Only maybe in the dense core of a galaxy because incident radiation falls off with the square of distance.

The nearest star to us after the Sun is ~4ly away, or ~250k AU. The Sun would have to be ~63 billion times brighter to give the same incident radiation at 250k AU, and that is just a typical distance between stars in our neighborhood . The Sun is also brighter than the average star, especially the older stars that congregate near the galactic center.

Galaxies can easily have 1 trillion stars but they are usually so spread out as to make this impractical. This is also why the Milky Way, Triangulum, LMC, SMC, and Andromeda (nearest galaxies) are so faint to the naked eye.


Carrying on from that first sentence:

"in the center of the galaxy, stars are only 0.4–0.04 light-years apart"

The most luminous stars going by Wikipedia are about 5 million times brighter than the Sun. Not sure if those are anywhere near galactic centres though.


I could be armchair astronomying wrong here - but something that blows my mind: this image represents 6.2 arcminutes across in the field of view, that's 10x smaller than the size of Andromeda in the night sky. Imagine what's behind Andromeda!?


… imagine what’s behind our galaxy!


everything and nothing :)


We can see some things behind it, with neutrinos and gravity waves.


I think the most interesting question is how such early galaxies can even exist. How does this fit to our current throretical models.

## GIVEN INFORMATION
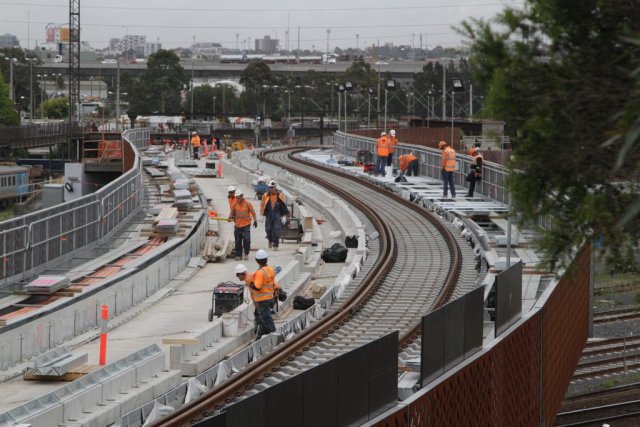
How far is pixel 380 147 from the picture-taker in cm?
4478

## PROBLEMS TO WORK ON
(A) From the thread on starlight in galaxies, reproduce the passage that begins at the words "Galaxies can easily" and ends after the words "galactic centres though.".
(B) Translate this sentence from the thread on starlight in galaxies into Spanish: "Galaxies can easily have 1 trillion stars but they are usually so spread out as to make this impractical."

## THE ANSWERS
(A)
Galaxies can easily have 1 trillion stars but they are usually so spread out as to make this impractical. This is also why the Milky Way, Triangulum, LMC, SMC, and Andromeda (nearest galaxies) are so faint to the naked eye.


Carrying on from that first sentence:

"in the center of the galaxy, stars are only 0.4–0.04 light-years apart"

The most luminous stars going by Wikipedia are about 5 million times brighter than the Sun. Not sure if those are anywhere near galactic centres though.

(B) Las galaxias pueden tener fácilmente un billón de estrellas, pero normalmente están tan dispersas que esto resulta poco práctico.